Robinson: The trend of the market is up, Mark. U.S. inventories may have been affected by the storm you alluded to in west Texas and parts of Texas. We are currently at about a fourteen percent stocks to use ratio in the U.S. If we use that as our proxy for supply that is small compared to the last many years. There is no margin for production problems there. Globally production is forecast to decline year over year, consumption grow year over year and ending stocks decline. Mark, again, too difficult to pick a top in that market.

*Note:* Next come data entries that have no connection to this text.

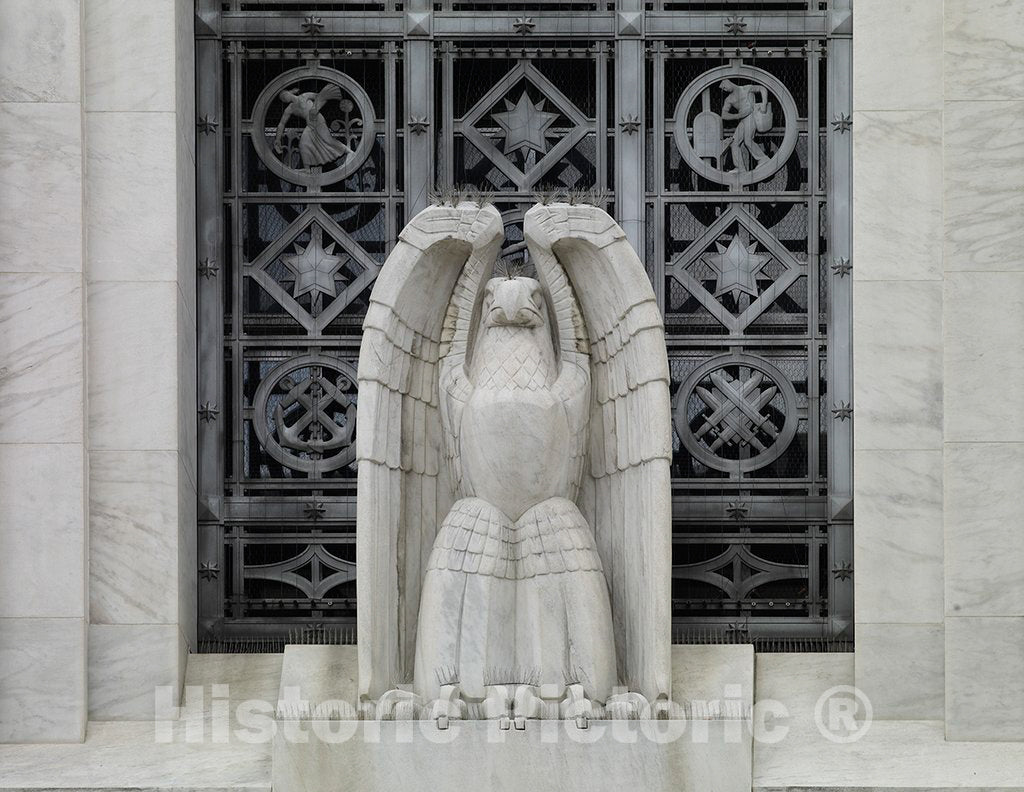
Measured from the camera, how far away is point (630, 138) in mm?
10992

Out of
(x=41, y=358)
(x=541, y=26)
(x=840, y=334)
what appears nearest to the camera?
(x=41, y=358)

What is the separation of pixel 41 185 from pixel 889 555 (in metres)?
4.57

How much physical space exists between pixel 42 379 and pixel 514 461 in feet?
7.86

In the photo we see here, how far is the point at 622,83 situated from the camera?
434 inches

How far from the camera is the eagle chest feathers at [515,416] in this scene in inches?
376

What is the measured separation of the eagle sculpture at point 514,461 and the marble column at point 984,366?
1.53 metres

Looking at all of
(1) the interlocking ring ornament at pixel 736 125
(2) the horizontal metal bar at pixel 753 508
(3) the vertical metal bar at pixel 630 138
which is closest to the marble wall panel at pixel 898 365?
(2) the horizontal metal bar at pixel 753 508

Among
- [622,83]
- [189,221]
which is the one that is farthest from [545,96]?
[189,221]

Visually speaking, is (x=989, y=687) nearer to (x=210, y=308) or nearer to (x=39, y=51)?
(x=210, y=308)

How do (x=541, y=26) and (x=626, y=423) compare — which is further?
(x=541, y=26)

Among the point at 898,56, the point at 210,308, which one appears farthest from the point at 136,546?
the point at 898,56

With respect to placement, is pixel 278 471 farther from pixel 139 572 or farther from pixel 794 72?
pixel 794 72

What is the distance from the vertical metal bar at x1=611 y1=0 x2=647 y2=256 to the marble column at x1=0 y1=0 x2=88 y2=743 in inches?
111

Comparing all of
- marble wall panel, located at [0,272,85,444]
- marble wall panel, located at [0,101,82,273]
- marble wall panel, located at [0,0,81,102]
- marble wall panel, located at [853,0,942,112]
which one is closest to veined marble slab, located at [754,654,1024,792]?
marble wall panel, located at [853,0,942,112]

If you are worried about an inventory and a position a strategy, an option strategy I think is worth the premium here.

Pearson: You mentioned the livestock sector and these high corn prices. 2008 still fresh in everybody's mind. What do you see happening with the fed cattle market?

Robinson: Mark, it depends. Do I have my corn and feed needs bought or don't I? I can tell you this, the spring and summer cattle futures contracts made new contract highs this week and new contract high closes. Clearly the market trend is up. My concern evolves around demand and I understand that export sales have been relatively good year over year and we're slowly inching back to that number that we accomplished in 2003. But demand, domestic demand, Mark, remains concerning to me. I would use this rally in those deferred cattle futures to create price floors and then await additional news. Cattle on feed this afternoon fairly neutral, a little larger placement number than I would have guessed.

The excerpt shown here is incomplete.